Lestat se reclinó en la butaca, observando aquel objeto tan singular con una ceja arqueada y una sonrisa de tristeza.

—¡No lo admito! —exclamé meneando la cabeza.

—No podías impedírmelo, David —dijo Merrick—. No tienes culpa alguna, del mismo modo que Louis no tiene la culpa de lo que me ha ocurrido hace poco.

—No, Merrick —contestó Louis con delicadeza—, he conocido suficientes casos de amor auténtico a lo largo de mi existencia para dudar de lo que siento por ti.

—¿Qué dicen esas inscripciones? —pregunté enojado. Merrick contestó a mi pregunta:

—Dicen —respondió Merrick— una ínfima parte de lo que yo he recitado innumerables veces al invocar a mis espíritus, los espíritus que invoqué para Louis y para ti la otra noche. Dicen lo siguiente: «Os ordeno que impregnéis su alma, su mente y su corazón del deseo ardiente de mi persona; que inflijáis a sus noches y días un deseo implacable y atormentado de mi persona; que invadáis sus sueños con imágenes mías; que no permitáis que lo que coma o beba le solace mientras piensa en mí, hasta que regrese a mi lado, hasta que se halle en mi presencia, hasta que yo pueda utilizar todos mis poderes mientras conversamos. No le concedáis ni un momento de respiro; no permitáis que se aleje nunca de mí».

—No fue así —dije.

Merrick continuó con un tono más suave, más amable:

—«Convertidlo en mi esclavo, en el leal servidor de mis designios. No permitáis que rechace lo que yo os he confiado, mis poderosos y leales espíritus. Haced que colme el destino que yo misma elija».

Merrick dejó que el silencio se impusiera de nuevo en la estancia. Durante unos momentos no oí nada salvo la risotada grave y sofocada de Lestat.

Pero no era una risa burlona, sino más bien de asombro.

—Así pues, quedáis absueltos, caballeros —dijo Lestat—. ¿Por qué no lo aceptáis como un inestimable don que Merrick está en su derecho de concederos?

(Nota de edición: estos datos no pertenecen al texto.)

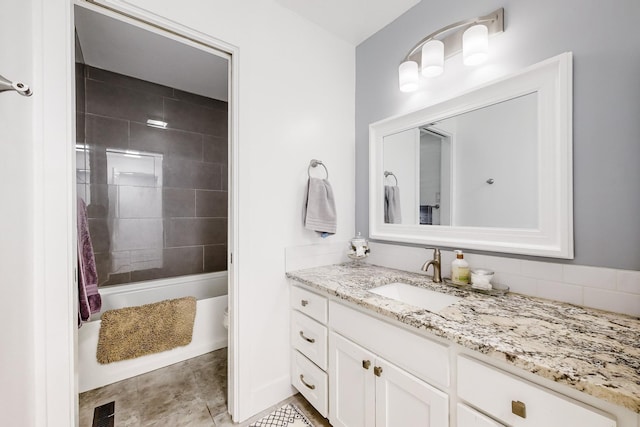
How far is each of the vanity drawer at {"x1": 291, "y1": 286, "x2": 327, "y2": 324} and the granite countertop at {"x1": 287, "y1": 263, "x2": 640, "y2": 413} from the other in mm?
149

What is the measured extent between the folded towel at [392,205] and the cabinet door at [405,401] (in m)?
0.92

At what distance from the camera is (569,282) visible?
1.07 m

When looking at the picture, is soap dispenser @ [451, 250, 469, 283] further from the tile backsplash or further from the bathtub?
the bathtub

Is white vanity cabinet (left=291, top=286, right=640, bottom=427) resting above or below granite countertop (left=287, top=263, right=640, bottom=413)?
below

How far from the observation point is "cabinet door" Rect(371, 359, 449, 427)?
2.90ft

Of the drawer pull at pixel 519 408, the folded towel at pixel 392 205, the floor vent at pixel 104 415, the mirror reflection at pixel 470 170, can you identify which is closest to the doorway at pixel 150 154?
the floor vent at pixel 104 415

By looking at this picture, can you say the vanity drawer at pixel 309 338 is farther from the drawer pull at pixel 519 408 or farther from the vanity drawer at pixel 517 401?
the drawer pull at pixel 519 408

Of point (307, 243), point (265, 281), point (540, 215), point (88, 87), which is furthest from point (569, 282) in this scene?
point (88, 87)

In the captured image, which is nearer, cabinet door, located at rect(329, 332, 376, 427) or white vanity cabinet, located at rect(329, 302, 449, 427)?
white vanity cabinet, located at rect(329, 302, 449, 427)

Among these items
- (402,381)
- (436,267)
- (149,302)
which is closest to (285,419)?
(402,381)

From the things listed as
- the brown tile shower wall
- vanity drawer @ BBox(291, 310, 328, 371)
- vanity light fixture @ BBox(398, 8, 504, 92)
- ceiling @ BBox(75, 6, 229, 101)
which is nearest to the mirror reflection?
vanity light fixture @ BBox(398, 8, 504, 92)

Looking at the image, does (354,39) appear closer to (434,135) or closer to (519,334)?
(434,135)

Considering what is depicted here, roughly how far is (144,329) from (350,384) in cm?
158

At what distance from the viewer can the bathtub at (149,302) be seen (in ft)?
5.74
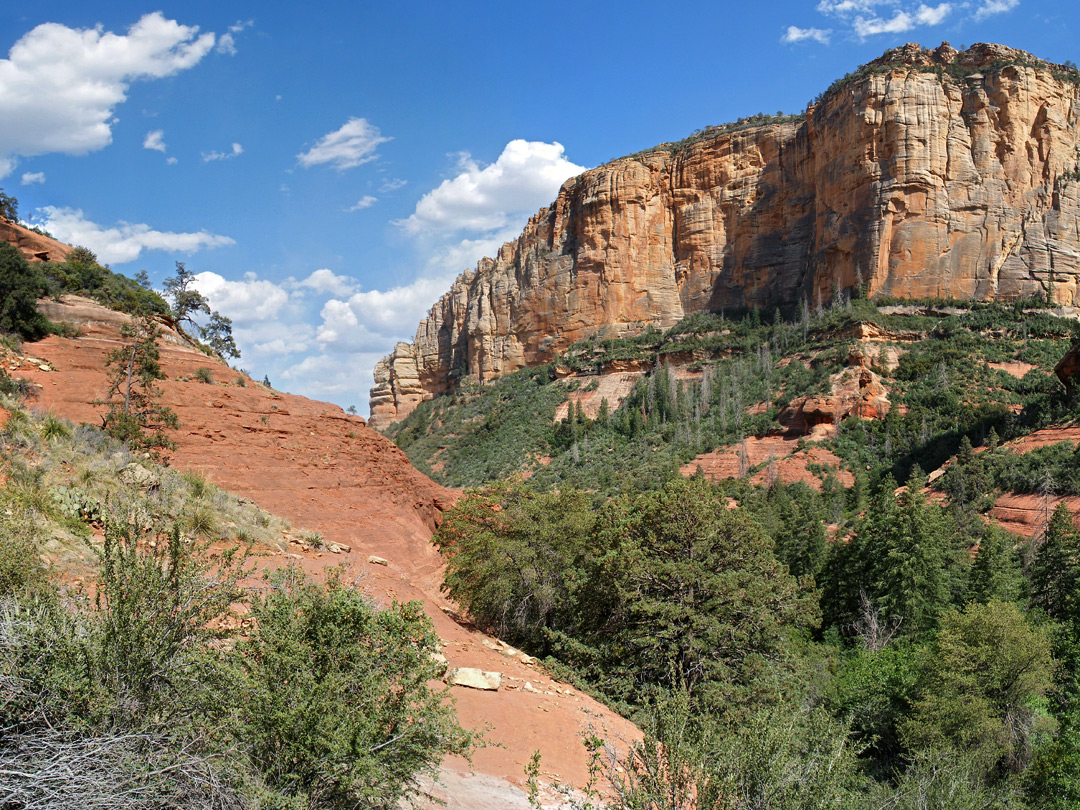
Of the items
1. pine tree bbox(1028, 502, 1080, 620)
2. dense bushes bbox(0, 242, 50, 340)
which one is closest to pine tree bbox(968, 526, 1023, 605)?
pine tree bbox(1028, 502, 1080, 620)

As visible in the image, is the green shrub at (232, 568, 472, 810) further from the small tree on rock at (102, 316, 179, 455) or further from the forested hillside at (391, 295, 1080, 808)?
the small tree on rock at (102, 316, 179, 455)

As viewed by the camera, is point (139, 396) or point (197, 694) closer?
point (197, 694)

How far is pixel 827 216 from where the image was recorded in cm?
7819

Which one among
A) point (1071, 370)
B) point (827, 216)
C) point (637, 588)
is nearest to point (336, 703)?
point (637, 588)

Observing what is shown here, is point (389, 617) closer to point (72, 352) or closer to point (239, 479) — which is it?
point (239, 479)

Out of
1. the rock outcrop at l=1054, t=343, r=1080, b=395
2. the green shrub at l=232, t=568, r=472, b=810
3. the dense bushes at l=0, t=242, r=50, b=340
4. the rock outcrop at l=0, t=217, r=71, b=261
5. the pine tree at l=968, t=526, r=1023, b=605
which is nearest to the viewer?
the green shrub at l=232, t=568, r=472, b=810

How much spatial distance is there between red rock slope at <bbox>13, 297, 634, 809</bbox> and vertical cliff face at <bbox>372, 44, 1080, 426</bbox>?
60.7 metres

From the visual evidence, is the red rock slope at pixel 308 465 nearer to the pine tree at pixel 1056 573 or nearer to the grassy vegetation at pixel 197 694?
the grassy vegetation at pixel 197 694

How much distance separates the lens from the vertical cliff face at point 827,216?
70.4 meters

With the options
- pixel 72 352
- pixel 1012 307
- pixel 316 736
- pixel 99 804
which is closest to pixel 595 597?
pixel 316 736

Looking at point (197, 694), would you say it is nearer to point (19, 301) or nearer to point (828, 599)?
point (19, 301)

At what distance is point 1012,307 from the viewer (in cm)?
6619

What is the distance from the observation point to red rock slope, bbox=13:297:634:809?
14.7 m

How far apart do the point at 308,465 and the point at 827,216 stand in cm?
6964
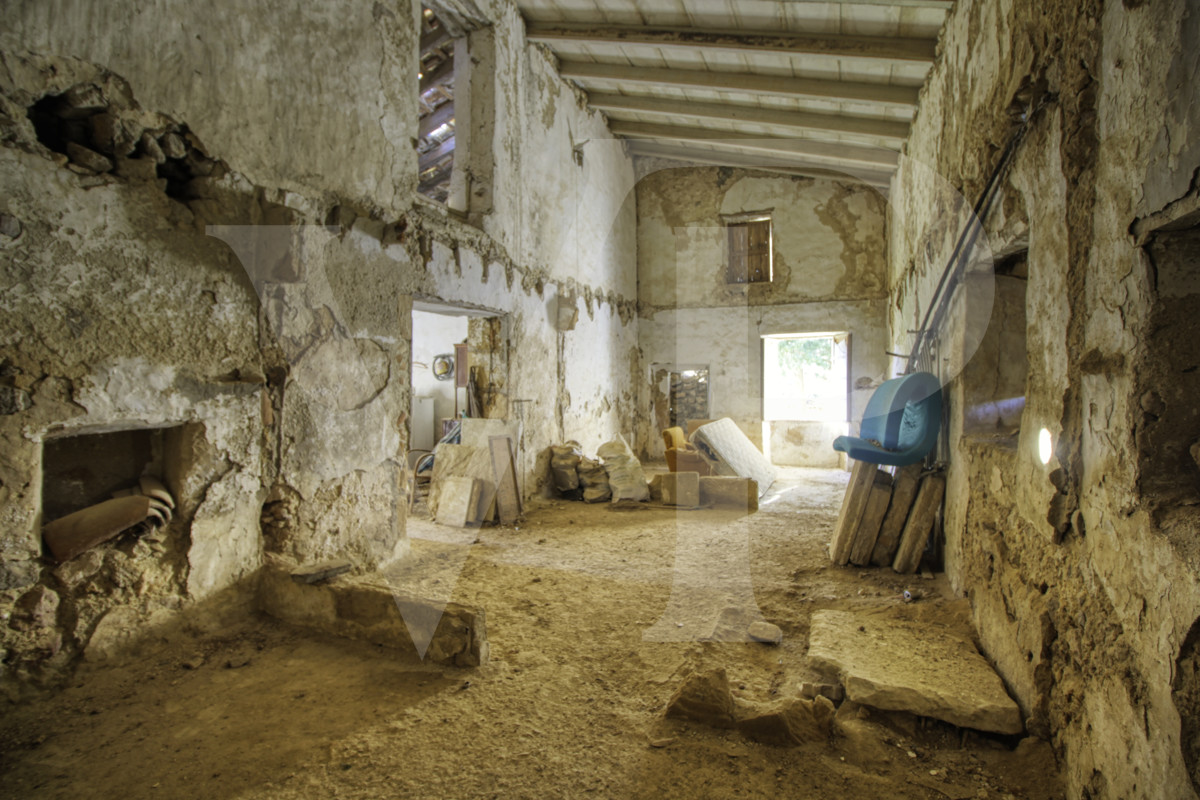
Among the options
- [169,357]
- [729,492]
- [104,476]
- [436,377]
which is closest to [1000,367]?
[729,492]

—Nada puede absolverme —replicó Louis.

—Si preferís pensar que soy culpable, allá vosotros —dijo Merrick—. Devolveré a la tierra este residuo de tu cuerpo. David. Pero antes de zanjar el asunto que afecta a vuestros corazones, permitidme agregar que alguien predijo el futuro.

—¿Quién? —pregunté.

—Un anciano —respondió Merrick, dirigiéndose concretamente a mí—, que se sentaba en el comedor de mi casa para escuchar la santa misa por la radio, un anciano que tenía un reloj de bolsillo de oro que me encantaba, un reloj que me aseguró que no marcaba las horas para mí.

La miré atónito.

—El tío Vervain —murmuré.

—Fue lo único que afirmó al respecto —dijo Merrick con humildad—. Pero me envió a las selvas de América Central para hallar la máscara que utilicé para invocar a Claudia. Antes me había enviado, con mi madre y mi hermana, para hallar el perforador con el que corté la muñeca de Louis para obtener su sangre, no para invocar yo a un espíritu, sino para el hechizo que utilicé para hacer que Louis regresara junto a mí.

Los otros no dijeron nada, pero Louis y Lestat la habían comprendido. Y fue esa intrincada historia lo que hizo que aceptara plenamente, en lugar de dudar de ella, la prueba de mi terrible culpa.

Estaba a punto de amanecer. Tan sólo disponíamos de un par de horas. Lestat quería emplear ese tiempo en transmitir su poder a Merrick.

Pero antes de dispersarnos, Lestat se volvió hacia Louis y le hizo una pregunta que nos intrigaba a todos.

—Cuando salió el sol —dijo—, cuando lo viste, cuando te quemó antes de que perdieras el conocimiento, ¿qué viste? Louis se quedó mirando a Lestat con rostro inexpresivo, como suele hacer cuando se halla presa de una intensa emoción. Luego sus rasgos se suavizaron, frunció el ceño y sus ojos se llenaron de las temidas lágrimas.

—Nada —respondió. Agachó la cabeza, pero unos instantes después volvió a alzarla con gesto de desesperación

—. Nada. No vi nada y comprendí que no había nada. Noté que todo era… hueco, incoloro, intemporal. Nada. Me pareció increíble haber vivido bajo la forma que fuera. —Cerró los ojos con fuerza y se tapó la cara para hurtarla a nuestra curiosidad. Rompió a llorar—. Nada —repitió—. Nada en absoluto.